Even by this point, it’s still not certain whether all the extraterrestrial drama occurred or was merely a figment of Sherry and Craig’s shared delusions. The court system and the highly skeptical Lamarche obviously didn’t buy the story, having sentenced the doctor to prison for what, from an outsider’s view, appeared to be a frenzied and entirely unjustified butchering.

Brad Dourif in one of his lower-key roles.

Progeny Films

Progeny continues to skillfully tread the line of ambiguity for its final downbeat scene. Sitting in his jail cell, a despondent Craig suddenly gets transported into the same vortex that beamed up his late wife, reuniting him with one of cinema’s ugliest babies in the process. Or does he?
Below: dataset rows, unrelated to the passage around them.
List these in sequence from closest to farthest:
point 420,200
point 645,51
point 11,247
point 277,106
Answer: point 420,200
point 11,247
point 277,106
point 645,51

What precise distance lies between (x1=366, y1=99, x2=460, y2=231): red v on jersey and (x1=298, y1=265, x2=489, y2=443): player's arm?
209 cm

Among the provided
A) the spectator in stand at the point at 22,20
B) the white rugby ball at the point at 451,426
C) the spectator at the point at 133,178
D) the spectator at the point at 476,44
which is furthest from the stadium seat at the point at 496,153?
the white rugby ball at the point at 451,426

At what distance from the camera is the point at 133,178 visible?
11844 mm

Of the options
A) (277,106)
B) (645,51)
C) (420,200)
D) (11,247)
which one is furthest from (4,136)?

The tragedy is heightened either way. If it’s a straightforward alien abduction tale, then Craig’s fears have been validated, but he’s lost the love of his life, been convicted as a spousal killer, and is now left holding a mutant spawn. If it was all in his mind, then we’ve been watching a man slowly descend into madness. Whatever your interpretation, it’s hard to deny that Progeny was just as interested in testing the brain cells as splattering them all over the floor.